> **OBJECTIVE**: Copy the material verbatim, starting at the line that contains "Can you tell" and ending at the end of the material.

--- Start STORED DATA ---

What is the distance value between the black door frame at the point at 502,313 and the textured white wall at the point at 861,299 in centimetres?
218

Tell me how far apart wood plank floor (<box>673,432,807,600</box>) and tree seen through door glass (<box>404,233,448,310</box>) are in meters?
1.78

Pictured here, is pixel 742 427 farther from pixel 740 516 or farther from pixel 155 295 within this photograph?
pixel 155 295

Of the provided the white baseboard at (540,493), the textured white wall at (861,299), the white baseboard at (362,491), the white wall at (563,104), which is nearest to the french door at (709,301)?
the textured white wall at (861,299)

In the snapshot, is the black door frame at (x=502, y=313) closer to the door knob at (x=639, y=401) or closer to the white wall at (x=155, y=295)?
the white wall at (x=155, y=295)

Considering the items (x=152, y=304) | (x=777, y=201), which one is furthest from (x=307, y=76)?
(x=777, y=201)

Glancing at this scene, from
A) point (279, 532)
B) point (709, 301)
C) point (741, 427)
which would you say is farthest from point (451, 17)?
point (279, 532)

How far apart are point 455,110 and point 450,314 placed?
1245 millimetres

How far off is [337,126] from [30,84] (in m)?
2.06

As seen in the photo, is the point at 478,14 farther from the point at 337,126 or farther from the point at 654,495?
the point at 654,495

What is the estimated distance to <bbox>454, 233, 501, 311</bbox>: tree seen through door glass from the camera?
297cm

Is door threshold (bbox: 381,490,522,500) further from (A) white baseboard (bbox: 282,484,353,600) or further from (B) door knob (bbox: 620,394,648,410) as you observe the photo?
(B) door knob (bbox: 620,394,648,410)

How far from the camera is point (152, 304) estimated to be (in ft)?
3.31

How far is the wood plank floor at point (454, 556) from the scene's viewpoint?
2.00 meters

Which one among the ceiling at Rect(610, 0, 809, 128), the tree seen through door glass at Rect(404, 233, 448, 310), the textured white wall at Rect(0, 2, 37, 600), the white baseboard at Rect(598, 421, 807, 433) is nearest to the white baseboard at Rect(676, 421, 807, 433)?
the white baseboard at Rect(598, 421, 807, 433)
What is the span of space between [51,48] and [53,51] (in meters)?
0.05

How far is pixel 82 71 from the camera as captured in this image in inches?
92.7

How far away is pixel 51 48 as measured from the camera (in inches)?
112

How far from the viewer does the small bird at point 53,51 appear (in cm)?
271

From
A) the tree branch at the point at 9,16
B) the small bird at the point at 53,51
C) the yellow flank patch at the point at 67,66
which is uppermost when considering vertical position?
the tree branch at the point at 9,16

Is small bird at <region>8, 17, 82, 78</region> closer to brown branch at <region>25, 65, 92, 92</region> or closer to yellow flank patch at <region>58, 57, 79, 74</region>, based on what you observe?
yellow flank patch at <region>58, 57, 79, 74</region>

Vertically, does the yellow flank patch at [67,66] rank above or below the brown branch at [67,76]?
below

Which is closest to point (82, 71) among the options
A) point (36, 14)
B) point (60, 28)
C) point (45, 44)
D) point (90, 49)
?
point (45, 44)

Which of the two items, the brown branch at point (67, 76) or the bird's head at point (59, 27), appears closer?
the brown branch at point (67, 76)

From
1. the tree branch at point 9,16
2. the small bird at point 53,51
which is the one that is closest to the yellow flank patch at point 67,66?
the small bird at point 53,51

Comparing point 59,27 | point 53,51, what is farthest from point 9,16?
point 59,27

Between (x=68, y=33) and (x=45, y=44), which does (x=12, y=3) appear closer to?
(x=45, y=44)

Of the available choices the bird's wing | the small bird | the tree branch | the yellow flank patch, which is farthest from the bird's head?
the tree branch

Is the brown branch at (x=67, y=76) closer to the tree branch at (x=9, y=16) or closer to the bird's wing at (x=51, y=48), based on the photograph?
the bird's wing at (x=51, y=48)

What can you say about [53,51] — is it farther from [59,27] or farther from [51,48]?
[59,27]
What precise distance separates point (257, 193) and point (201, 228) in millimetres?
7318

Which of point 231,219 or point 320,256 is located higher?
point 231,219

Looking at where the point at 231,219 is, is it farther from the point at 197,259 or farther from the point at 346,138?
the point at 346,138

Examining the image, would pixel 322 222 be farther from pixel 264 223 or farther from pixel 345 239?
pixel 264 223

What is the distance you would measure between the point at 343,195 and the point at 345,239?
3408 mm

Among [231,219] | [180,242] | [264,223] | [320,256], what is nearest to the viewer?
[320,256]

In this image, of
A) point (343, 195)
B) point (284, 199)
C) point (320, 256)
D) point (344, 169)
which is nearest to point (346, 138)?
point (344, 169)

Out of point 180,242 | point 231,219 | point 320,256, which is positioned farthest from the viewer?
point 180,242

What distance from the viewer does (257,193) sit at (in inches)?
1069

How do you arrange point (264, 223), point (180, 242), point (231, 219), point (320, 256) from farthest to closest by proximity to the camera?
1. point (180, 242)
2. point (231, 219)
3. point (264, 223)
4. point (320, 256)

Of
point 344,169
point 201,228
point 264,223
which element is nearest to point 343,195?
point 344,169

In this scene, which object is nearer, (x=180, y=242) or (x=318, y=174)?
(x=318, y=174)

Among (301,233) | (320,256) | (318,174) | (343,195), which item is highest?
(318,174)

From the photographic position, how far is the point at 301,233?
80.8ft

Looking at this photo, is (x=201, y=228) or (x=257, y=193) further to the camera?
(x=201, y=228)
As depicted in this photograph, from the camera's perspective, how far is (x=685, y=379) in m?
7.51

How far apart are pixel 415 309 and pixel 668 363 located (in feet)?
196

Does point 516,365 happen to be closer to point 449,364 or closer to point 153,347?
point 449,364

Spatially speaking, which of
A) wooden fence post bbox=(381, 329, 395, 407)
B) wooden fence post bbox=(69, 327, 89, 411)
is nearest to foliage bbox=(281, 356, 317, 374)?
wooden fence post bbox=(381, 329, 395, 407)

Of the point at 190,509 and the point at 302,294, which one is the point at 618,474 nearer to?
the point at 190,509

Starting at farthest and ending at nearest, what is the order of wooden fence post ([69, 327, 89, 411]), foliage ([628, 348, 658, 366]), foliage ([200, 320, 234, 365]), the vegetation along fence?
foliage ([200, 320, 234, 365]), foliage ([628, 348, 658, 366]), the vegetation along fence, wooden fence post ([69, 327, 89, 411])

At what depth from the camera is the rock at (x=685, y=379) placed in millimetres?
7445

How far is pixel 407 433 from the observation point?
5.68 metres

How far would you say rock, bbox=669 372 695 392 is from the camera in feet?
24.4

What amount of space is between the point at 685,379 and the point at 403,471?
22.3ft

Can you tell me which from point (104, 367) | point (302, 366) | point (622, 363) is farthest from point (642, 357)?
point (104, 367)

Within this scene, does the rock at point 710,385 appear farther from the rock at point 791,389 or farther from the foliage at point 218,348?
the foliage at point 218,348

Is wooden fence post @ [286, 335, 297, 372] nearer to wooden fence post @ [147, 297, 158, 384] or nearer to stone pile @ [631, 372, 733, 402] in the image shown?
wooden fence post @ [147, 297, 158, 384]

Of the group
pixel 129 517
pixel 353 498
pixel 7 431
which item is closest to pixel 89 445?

--- End STORED DATA ---

> **WRITTEN SOLUTION**:
Can you tell me which from point (104, 367) | point (302, 366) | point (622, 363) is farthest from point (642, 357)?
point (104, 367)

Within this scene, does the rock at point 710,385 appear farther from the rock at point 791,389 or farther from the foliage at point 218,348?
the foliage at point 218,348

Is wooden fence post @ [286, 335, 297, 372] nearer to wooden fence post @ [147, 297, 158, 384] or nearer to stone pile @ [631, 372, 733, 402] in the image shown?
wooden fence post @ [147, 297, 158, 384]

Of the group
pixel 129 517
pixel 353 498
pixel 7 431
which item is closest to pixel 89 445?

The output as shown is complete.